Determining the linear acceleration \( a \) when the distance \( d \), initial speed \( v_1 \), and time \( t \) are known is crucial in various fields, including physics and engineering. This article explains how to find \( a \) by rearranging the distance formula and provides examples with step-by-step calculations.
Formula to Find Linear Acceleration \( a \)
To calculate linear acceleration \( a \), we start with the distance formula:
\[ d = v_1 \cdot t + \dfrac{1}{2} \cdot a \cdot t^2 \]

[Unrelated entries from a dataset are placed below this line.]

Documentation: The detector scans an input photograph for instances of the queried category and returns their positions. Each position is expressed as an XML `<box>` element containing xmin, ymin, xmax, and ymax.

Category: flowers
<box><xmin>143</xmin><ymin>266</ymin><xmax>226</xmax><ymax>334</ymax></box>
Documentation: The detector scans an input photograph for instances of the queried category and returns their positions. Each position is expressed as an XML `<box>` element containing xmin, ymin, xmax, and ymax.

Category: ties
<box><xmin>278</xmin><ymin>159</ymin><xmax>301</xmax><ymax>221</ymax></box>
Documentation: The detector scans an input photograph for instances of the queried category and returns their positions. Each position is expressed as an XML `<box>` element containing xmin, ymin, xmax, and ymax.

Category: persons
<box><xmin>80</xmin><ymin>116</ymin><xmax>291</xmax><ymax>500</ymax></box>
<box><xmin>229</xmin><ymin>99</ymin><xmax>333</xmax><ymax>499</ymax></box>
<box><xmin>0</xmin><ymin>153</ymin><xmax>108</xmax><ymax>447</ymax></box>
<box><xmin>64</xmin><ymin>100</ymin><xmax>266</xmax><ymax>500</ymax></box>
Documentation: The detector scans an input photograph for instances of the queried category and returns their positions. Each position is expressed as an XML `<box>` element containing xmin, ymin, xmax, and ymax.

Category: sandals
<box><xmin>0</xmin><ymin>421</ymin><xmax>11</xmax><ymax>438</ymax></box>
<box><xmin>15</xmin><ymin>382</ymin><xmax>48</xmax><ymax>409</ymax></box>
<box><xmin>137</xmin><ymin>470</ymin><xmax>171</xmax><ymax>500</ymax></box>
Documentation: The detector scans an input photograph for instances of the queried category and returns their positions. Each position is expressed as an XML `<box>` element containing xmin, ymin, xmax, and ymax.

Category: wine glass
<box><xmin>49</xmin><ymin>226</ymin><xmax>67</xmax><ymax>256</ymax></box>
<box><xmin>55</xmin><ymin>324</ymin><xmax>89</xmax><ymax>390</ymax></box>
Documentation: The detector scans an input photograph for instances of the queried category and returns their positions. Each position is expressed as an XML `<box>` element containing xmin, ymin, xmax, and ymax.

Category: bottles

Rearranging the formula to solve for \( a \):
\[ a = \dfrac{2 \cdot (d - v_1 \cdot t)}{t^2} \]
Where:
- \( d \) is the distance traveled.
- \( v_1 \) is the initial speed.
- \( t \) is the time interval.
- \( a \) is the linear acceleration.
Step-by-Step Calculation
Let’s illustrate the calculation of linear acceleration \( a \) with examples.
Example 1: Find Linear Acceleration
Given:
- Distance \( d = 100 \, \text{m} \)
- Initial speed \( v_1 = 10 \, \text{m/s} \)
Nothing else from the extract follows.